For the next four months, Mitchell will shuttle backward and forward between Ramallah and West Jerusalem, but Toameh says Abbas cannot deliver peace. He is afraid of his own people. The Palestinian internal conflict needs resolving first.

Until then, leaving well enough alone is a diplomatic maxim that might save more pain.
Read it all (especially those of you who are not familiar with Abu Toameh - he is an amazing story himself). What could go wrong?


At 4:30 PM, Blogger Unknown said...

You strike me, I strike back. I deter you. You are weak for a year or two. You recollect your forces". And the cycle starts again.

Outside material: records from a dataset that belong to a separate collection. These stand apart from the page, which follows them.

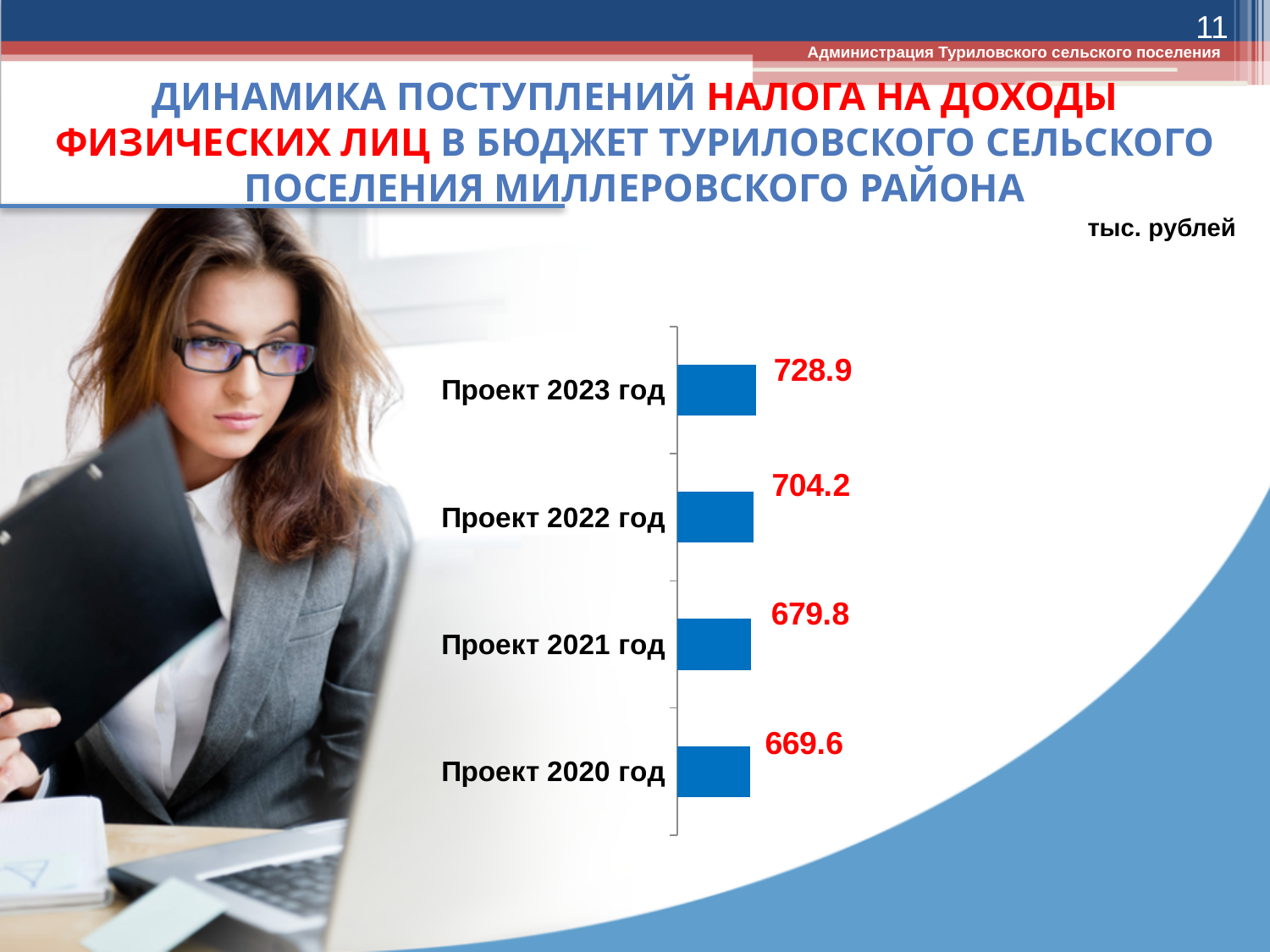
What kind of chart is shown on the slide? Bar chart In what units are the chart values given? тыс. рублей Which category has the highest value? Проект 2023 год What is the value for Проект 2023 год? 728.9 Which category has the lowest value? Проект 2020 год What is the value for Проект 2020 год? 669.6 Which is larger, the value for Проект 2022 год or Проект 2021 год? Проект 2022 год How many categories are shown in the chart? 4 What is the difference between the values for Проект 2023 год and Проект 2020 год? 59.3 Do the values rise or fall from Проект 2020 год to Проект 2023 год? Rise What is the value for Проект 2021 год? 679.8 What is the difference between the values for Проект 2023 год and Проект 2022 год? 24.7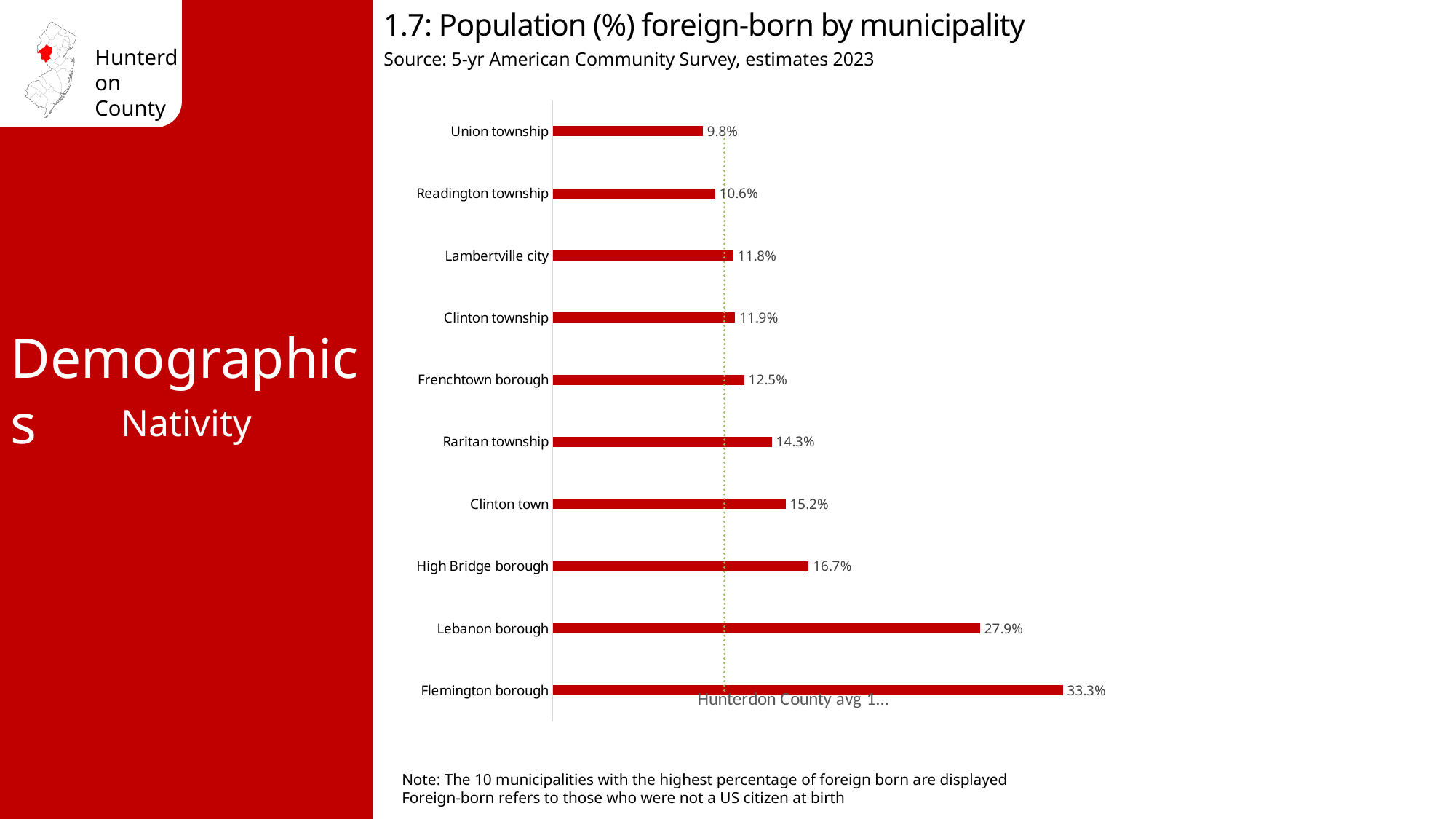
How many municipalities are shown on the chart? 10 What is the percentage of foreign-born population in Flemington borough? 33.3% Which municipality has the lowest percentage of foreign-born population shown on the chart? Union township What is the percentage of foreign-born population in Readington township? 10.6% Which municipality has the highest percentage of foreign-born population? Flemington borough What is the title of the chart? 1.7: Population (%) foreign-born by municipality What is the source of the data shown in the chart? 5-yr American Community Survey, estimates 2023 What is the percentage of foreign-born population in High Bridge borough? 16.7% What is the difference in percentage points between Flemington borough and Lebanon borough? 5.4 Which has a higher foreign-born percentage, Frenchtown borough or Clinton township? Frenchtown borough What kind of chart is used to show the foreign-born population by municipality? Bar chart What is the difference in percentage points between Clinton town and Raritan township? 0.9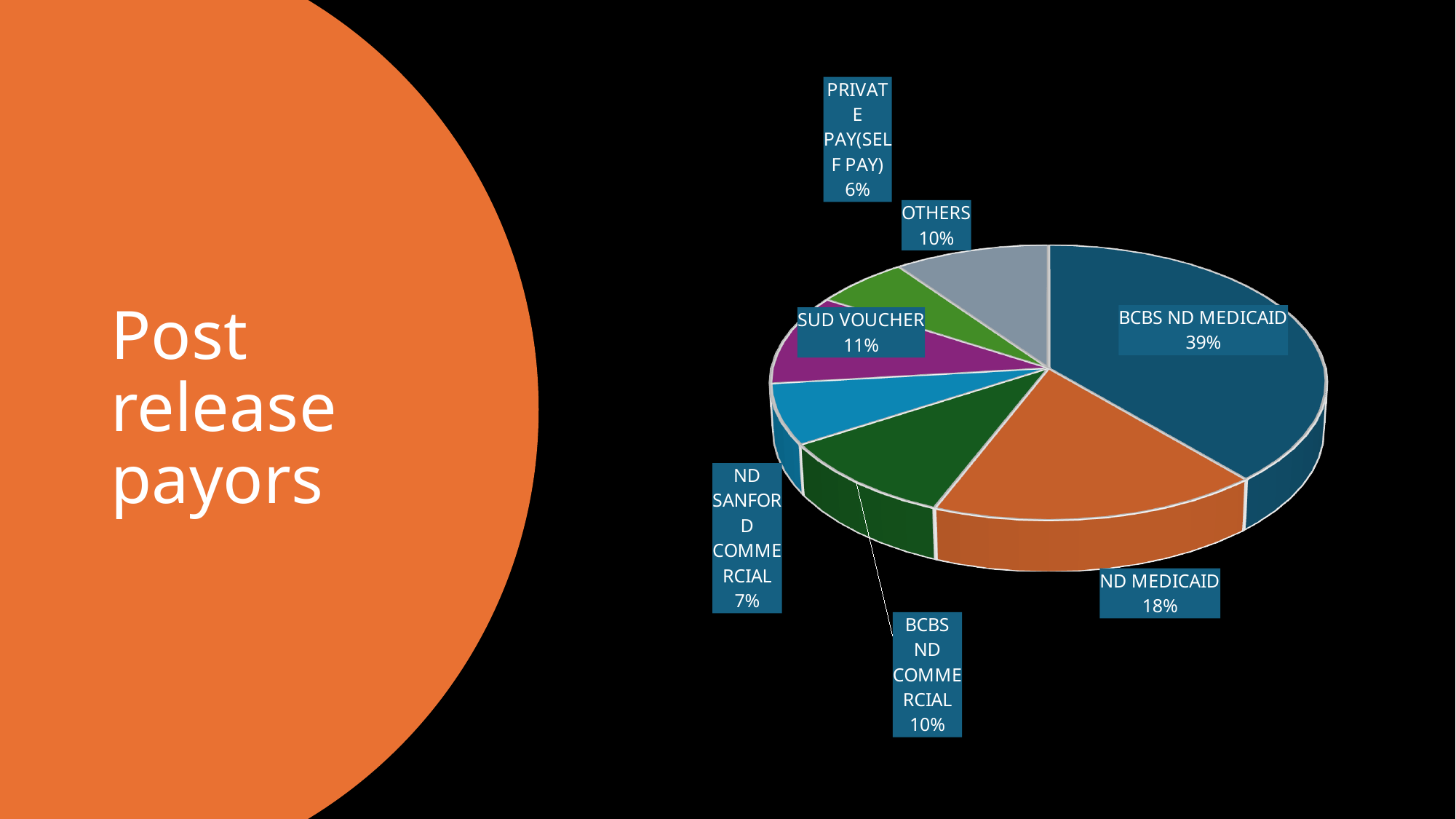
What is the title text on the left side of the slide? Post release payors What is the value shown for PRIVATE PAY(SELF PAY)? 6% What share of the pie does BCBS ND MEDICAID have? 39% Which is larger, the share for SUD VOUCHER or the share for ND SANFORD COMMERCIAL? SUD VOUCHER What share of the pie does ND MEDICAID have? 18% What is the value shown for SUD VOUCHER? 11% What is the difference in percentage points between BCBS ND MEDICAID and ND MEDICAID? 21 Which payor has the smallest slice of the pie? PRIVATE PAY(SELF PAY) How many slices does the pie chart have? 7 Which payor has the largest slice of the pie? BCBS ND MEDICAID What kind of chart is shown on the slide? Pie chart What is the value shown for ND SANFORD COMMERCIAL? 7%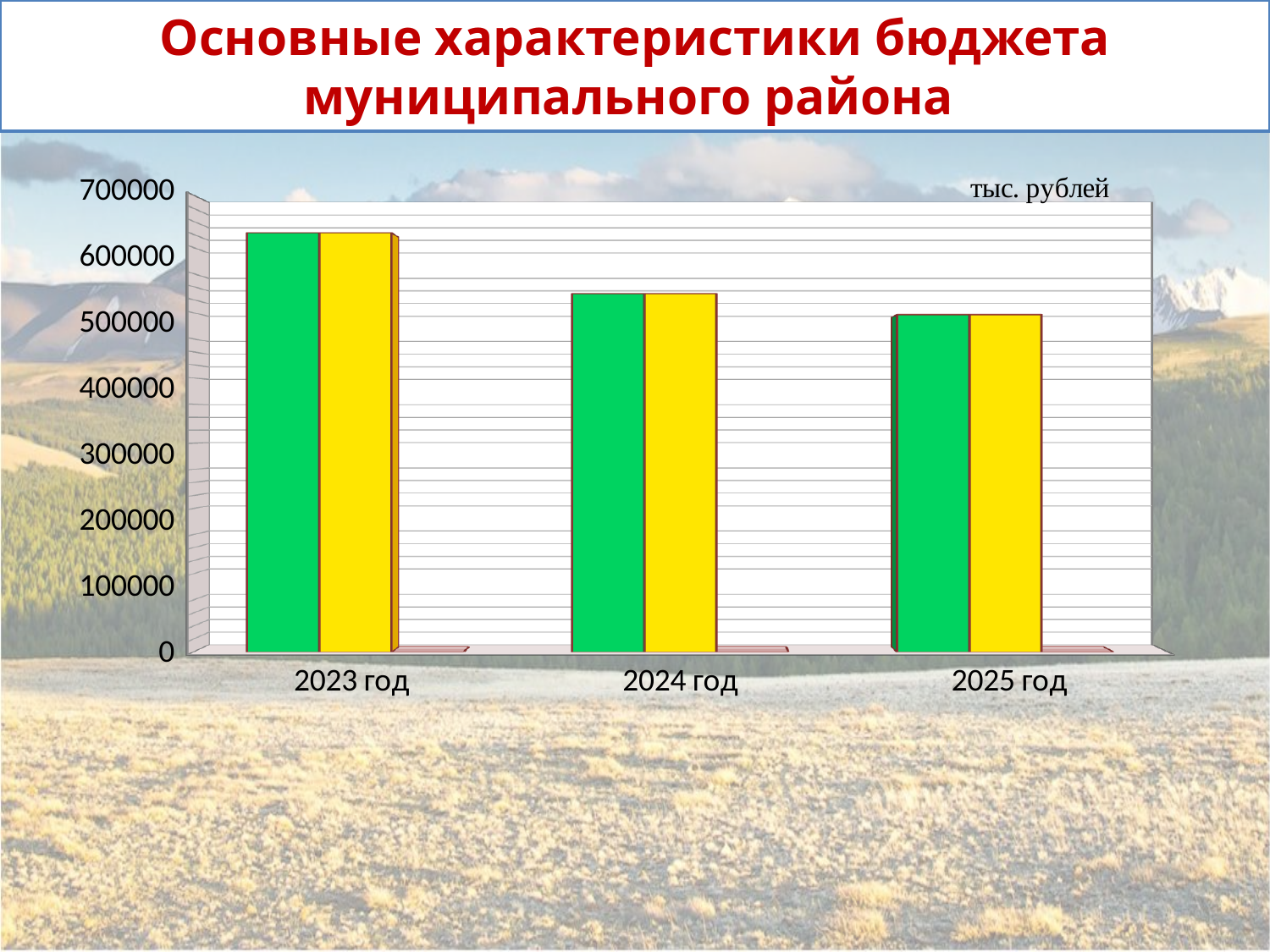
What kind of chart is shown on the slide? bar chart Which year has the tallest green bar? 2023 год How many year categories are shown on the x axis of the chart? 3 Do the green bars rise or fall from 2023 год to 2025 год? fall Is the green bar for 2023 год greater or less than 600000? greater What is the highest value shown on the vertical axis of the chart? 700000 Is the yellow bar for 2024 год greater or less than 600000? less Which year has the shortest yellow bar? 2025 год Which is larger, the green bar for 2023 год or the green bar for 2024 год? 2023 год Is the green bar for 2024 год greater or less than 500000? greater What unit of measurement is written in the top right corner of the chart? тыс. рублей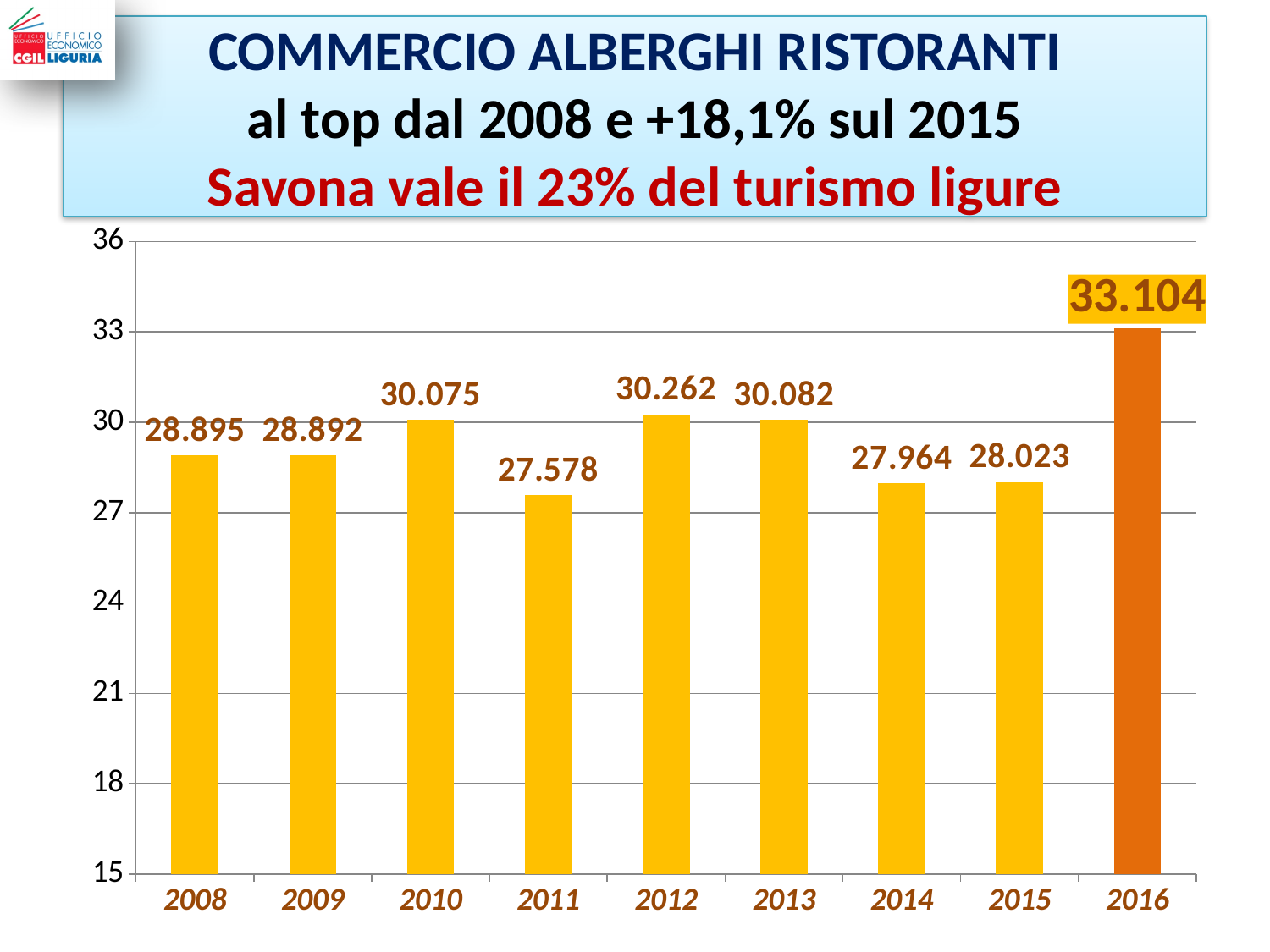
What is the difference between the values for 2016 and 2015? 5.081 What is the value for 2011? 27.578 Which is larger, the value for 2012 or the value for 2013? 2012 Which year has the lowest value? 2011 Which year's bar is shown in a different colour from the others? 2016 What is the value for 2013? 30.082 How many years are shown on the x axis? 9 Which year has the highest value? 2016 What kind of chart is shown on the slide? bar chart What is the value for 2016? 33.104 Is the value for 2014 greater or less than 30? less What is the difference between the values for 2010 and 2011? 2.497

And that is the problem. And the solution is quite easy: First, Israel needs to severely ratchet up the screaming when missile are fired from Gaza. Who knows about these missiles? I don't read them in any source (just about). Israel should be screaming about each and every one in every world forum it can; in front of the US Admin, EU, etc. Silence in this is useless.

Second, after each attack Israel should scream louder than the previous one. All this sets the stage for explaining its frustration and its need to turn to other "non-violent" measures: Turning off water and power to Gaza. Warn them first; warn the world, scream loudly and often, and then do it. One day of no water or power for each missile. And then wait.

At 9:50 PM, Blogger NormanF said...

The Americans and the Quartet cannot leave well enough alone. No one has convincingly explained what exactly is so terrible about the status quo that it needs to be radically changed.

The irony of relentless American pressure on Israel will probably be to make peace further off than it otherwise would be.

But don't tell it to Obumbler and company who have no idea what they're messing around with in the Middle East.